If you haven’t heard about the artificial intelligence (AI) machine-learning (ML) craze that uses deep neural networks (DNN) and deep learning (DL) to tackle everything from voice recognition to making self-driving cars a reality, then you probably haven’t heard about Google’s new Tensor Processing Unit (TPU), Intel’s Lake Crest, or Knupath’s Hermosa. These are just a few of the vendors looking to deliver platforms targeting neural networks.
The TPU contains a large 8-bit matrix multiply unit (Fig. 1). It essentially optimizes the number-crunching required by DNN; large floating-point number-crunchers need not apply.
1. Google’s TPU has a large 8-bit matrix multiply unit to help it crunch numbers for deep neural networks.
The TPU is actually a coprocessor managed by a conventional host CPU via the TPU’s PCI Express interface.

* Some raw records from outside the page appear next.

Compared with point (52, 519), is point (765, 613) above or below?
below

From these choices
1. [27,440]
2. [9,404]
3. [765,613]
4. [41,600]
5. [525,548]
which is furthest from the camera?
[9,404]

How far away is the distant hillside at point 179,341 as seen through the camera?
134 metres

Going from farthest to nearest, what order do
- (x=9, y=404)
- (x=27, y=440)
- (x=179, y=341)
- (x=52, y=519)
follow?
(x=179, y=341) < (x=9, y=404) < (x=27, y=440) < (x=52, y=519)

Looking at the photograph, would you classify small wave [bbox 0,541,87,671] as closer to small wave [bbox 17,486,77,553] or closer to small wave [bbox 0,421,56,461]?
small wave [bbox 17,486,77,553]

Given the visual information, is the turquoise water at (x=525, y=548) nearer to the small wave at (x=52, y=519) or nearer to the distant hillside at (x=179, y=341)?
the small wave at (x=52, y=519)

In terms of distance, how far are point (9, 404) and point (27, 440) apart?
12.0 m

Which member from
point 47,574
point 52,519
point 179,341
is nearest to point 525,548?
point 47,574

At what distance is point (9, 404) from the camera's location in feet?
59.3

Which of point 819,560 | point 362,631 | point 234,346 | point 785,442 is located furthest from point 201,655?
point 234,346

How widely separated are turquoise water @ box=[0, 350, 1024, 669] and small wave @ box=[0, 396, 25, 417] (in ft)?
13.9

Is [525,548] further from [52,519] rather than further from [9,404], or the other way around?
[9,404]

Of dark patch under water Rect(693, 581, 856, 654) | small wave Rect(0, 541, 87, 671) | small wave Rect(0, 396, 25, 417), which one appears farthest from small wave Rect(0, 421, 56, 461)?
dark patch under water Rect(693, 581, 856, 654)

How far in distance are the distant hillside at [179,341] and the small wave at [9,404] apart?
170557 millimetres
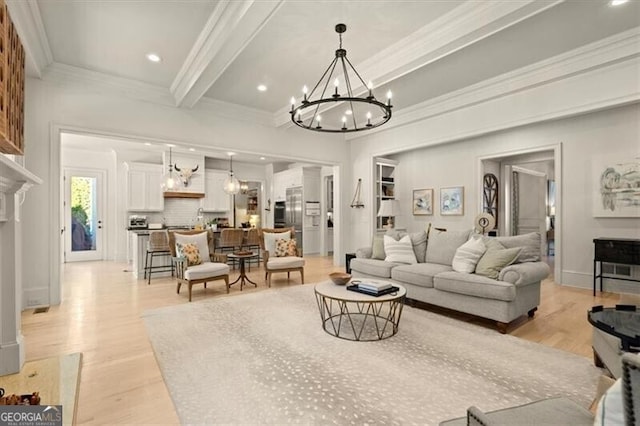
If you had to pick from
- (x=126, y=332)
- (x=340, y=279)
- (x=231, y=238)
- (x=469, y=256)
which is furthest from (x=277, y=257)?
(x=469, y=256)

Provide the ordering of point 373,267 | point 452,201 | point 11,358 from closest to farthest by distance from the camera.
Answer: point 11,358 → point 373,267 → point 452,201

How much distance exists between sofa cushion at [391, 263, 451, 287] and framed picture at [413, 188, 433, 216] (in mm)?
2935

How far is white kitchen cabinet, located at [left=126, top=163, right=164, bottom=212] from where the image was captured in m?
7.89

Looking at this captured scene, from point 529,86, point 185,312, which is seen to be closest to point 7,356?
point 185,312

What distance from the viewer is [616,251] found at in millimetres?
4191

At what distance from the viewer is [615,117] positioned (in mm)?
4492

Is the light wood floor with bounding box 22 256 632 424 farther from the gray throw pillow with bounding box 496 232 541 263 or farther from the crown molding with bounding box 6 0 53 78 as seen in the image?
the crown molding with bounding box 6 0 53 78

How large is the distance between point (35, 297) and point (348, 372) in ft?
14.2

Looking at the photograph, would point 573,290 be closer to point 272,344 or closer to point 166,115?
point 272,344

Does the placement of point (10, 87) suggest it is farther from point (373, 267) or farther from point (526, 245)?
point (526, 245)

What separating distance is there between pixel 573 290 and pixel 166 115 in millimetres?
6969

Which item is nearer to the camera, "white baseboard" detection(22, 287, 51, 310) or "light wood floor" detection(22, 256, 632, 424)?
"light wood floor" detection(22, 256, 632, 424)

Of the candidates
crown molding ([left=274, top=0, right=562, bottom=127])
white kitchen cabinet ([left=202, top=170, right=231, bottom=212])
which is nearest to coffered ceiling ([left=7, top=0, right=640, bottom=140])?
crown molding ([left=274, top=0, right=562, bottom=127])

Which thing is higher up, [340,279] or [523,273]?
[523,273]
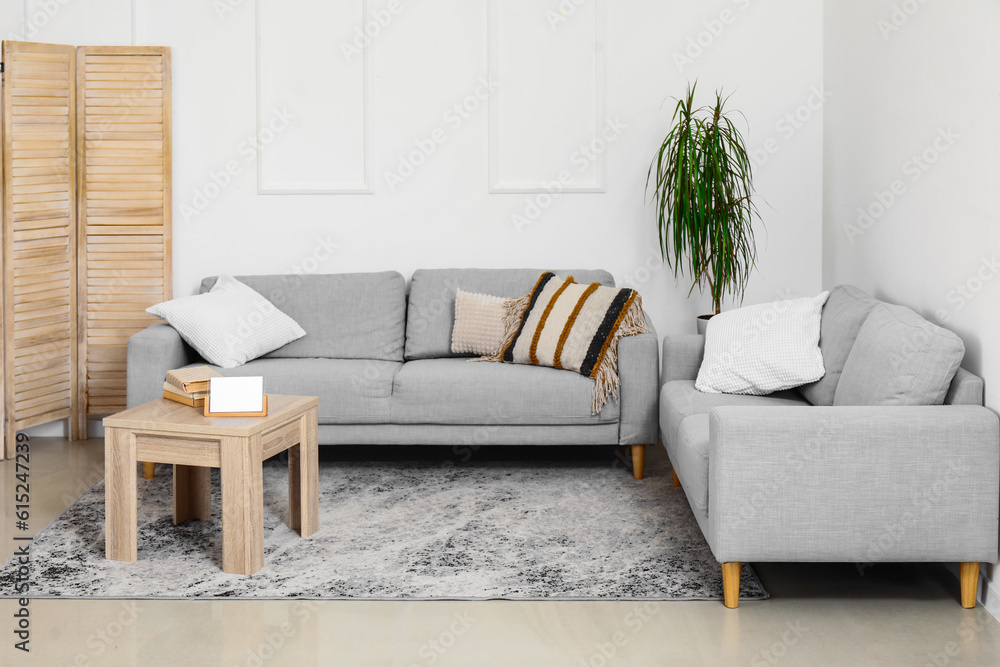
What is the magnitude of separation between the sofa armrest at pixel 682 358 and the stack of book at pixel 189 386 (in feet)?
5.97

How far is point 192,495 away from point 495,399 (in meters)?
1.23

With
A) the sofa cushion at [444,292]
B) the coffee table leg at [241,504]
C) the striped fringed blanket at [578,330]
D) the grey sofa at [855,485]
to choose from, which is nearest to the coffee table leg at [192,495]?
the coffee table leg at [241,504]

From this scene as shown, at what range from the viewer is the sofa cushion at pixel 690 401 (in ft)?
9.84

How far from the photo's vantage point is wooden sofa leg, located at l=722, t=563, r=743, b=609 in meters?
2.34

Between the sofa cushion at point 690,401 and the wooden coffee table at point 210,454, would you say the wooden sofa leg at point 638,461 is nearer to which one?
the sofa cushion at point 690,401

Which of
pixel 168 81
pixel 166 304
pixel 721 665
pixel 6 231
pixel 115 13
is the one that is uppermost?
pixel 115 13

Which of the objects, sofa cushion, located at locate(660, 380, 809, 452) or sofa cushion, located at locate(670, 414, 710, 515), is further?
sofa cushion, located at locate(660, 380, 809, 452)

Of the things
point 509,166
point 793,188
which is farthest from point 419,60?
point 793,188

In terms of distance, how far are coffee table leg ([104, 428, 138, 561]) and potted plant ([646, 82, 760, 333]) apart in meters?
2.48

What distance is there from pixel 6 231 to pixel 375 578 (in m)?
2.65

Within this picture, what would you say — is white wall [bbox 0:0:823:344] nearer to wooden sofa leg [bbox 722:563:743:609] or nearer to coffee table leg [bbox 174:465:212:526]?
coffee table leg [bbox 174:465:212:526]

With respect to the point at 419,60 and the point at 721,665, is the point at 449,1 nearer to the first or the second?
the point at 419,60

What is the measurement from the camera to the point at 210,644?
2.15 metres

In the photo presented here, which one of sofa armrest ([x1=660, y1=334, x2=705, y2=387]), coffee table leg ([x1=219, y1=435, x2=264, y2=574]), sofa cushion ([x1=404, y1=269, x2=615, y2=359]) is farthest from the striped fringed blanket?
coffee table leg ([x1=219, y1=435, x2=264, y2=574])
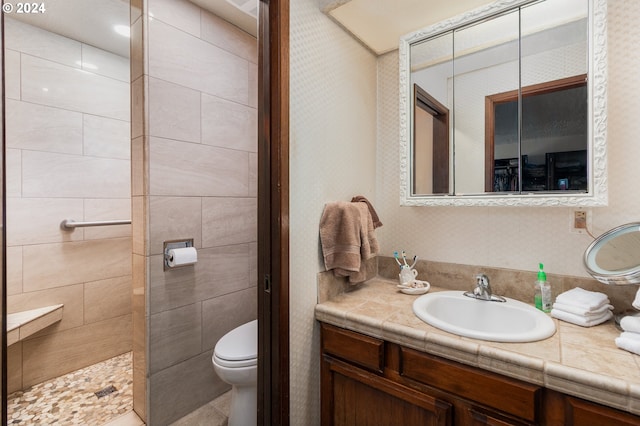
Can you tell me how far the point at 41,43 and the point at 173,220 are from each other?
1.55m

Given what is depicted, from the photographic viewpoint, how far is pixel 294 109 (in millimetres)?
1213

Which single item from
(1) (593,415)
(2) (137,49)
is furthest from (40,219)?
(1) (593,415)

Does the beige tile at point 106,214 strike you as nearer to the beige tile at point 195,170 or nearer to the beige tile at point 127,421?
the beige tile at point 195,170

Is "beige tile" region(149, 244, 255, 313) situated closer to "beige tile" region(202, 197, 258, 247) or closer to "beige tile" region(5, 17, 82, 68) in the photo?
"beige tile" region(202, 197, 258, 247)

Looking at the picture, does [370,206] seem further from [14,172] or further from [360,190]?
[14,172]

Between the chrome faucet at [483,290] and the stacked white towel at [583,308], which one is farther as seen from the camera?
the chrome faucet at [483,290]

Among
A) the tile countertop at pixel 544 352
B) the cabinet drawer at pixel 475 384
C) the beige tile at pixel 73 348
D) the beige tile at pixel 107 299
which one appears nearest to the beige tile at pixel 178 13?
the tile countertop at pixel 544 352

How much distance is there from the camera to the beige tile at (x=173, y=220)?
158cm

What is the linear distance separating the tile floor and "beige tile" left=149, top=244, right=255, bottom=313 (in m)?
0.68

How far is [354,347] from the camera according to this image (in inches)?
45.8

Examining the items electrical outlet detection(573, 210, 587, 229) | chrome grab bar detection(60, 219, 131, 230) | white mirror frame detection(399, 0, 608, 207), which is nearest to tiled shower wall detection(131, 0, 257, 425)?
chrome grab bar detection(60, 219, 131, 230)

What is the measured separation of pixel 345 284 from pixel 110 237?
1.90 m

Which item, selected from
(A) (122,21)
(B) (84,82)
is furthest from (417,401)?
(B) (84,82)

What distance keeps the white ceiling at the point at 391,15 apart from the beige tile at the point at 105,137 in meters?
1.85
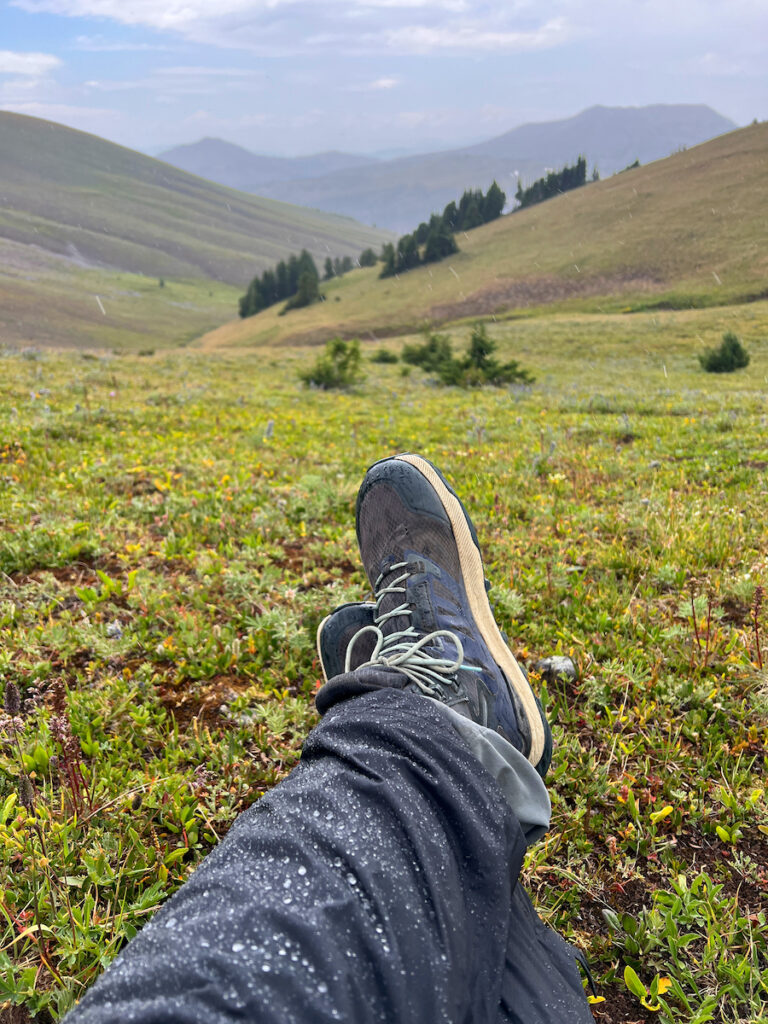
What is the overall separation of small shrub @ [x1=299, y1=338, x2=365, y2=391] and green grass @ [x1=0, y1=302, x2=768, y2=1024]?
828 cm

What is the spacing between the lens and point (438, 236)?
76000 millimetres

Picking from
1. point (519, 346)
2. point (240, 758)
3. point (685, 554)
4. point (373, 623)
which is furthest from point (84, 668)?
point (519, 346)

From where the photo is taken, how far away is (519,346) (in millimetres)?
32875

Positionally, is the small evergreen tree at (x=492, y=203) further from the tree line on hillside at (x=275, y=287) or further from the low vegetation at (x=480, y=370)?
the low vegetation at (x=480, y=370)

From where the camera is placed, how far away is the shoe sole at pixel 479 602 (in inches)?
88.1

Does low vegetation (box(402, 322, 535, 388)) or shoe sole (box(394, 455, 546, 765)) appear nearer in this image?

The TPU chip runs at only 700 MHz, but can best CPU and GPU systems when it comes to DNN acceleration. Though not specifically a DNN processor, it handles the heavy lifting while consuming only 40 W of power. It has 28 Mbytes of on-chip RAM along with 4 Mbytes in the form of 32-bit accumulators used to compile the 16-bit results from the matrix multiply unit. The chip uses a 28-nm process and the die size is about 600 mm2. The paper “In-Datacenter Performance Analysis of a Tensor Processing Unit” provides more details.
The TPU board (Fig. 2) can perform 92 TeraOps/s (TOPS). It is 15 to 30 times faster than CPUs and GPUs tasked with the same work, with a 30- to 80-fold improvement in TOPS/W. The software used for comparison of systems was the TensorFlow framework.
2. Google’s TPU module is designed to fill arrays of slots in its cloud data centers.
One thing to keep in mind is that TPU comparisons are done with respect to its limitations. Most CPUs are 64-bit platforms and GPUs can have wider word widths. They also tend to be optimized for larger data items, although most systems have support for smaller word sizes (including 8-bit vector operations). Likewise, different neural network applications benefit from different configurations, but the smaller 8-bit integers have found wide application in many DNN applications.
The TPU is has five primary instructions:
Weights are values within a neural network and are used by the matrix multiply unit. The activate function performs a nonlinear operation for an artificial neuron.
Google’s TPU is expected to reduce the need for larger data centers that would otherwise need many more CPUs and GPUs to handle the AI applications addressing everything from voice recognition and analysis, to image and video processing, to providing services from search, to those little Google Home systems.
Intel Lake Crest
Lake Crest (Fig. 3) is the codename for an Intel platform designed to complement the many-core Xeon Phi. The Xeon Phi has been tasked with many AI chores, but it can be challenged by applications that Google’s TPU or Intel’s Lake Crest will readily handle more efficiently. Lake Crest technology was originally developed by Nervana, which is not part of Intel.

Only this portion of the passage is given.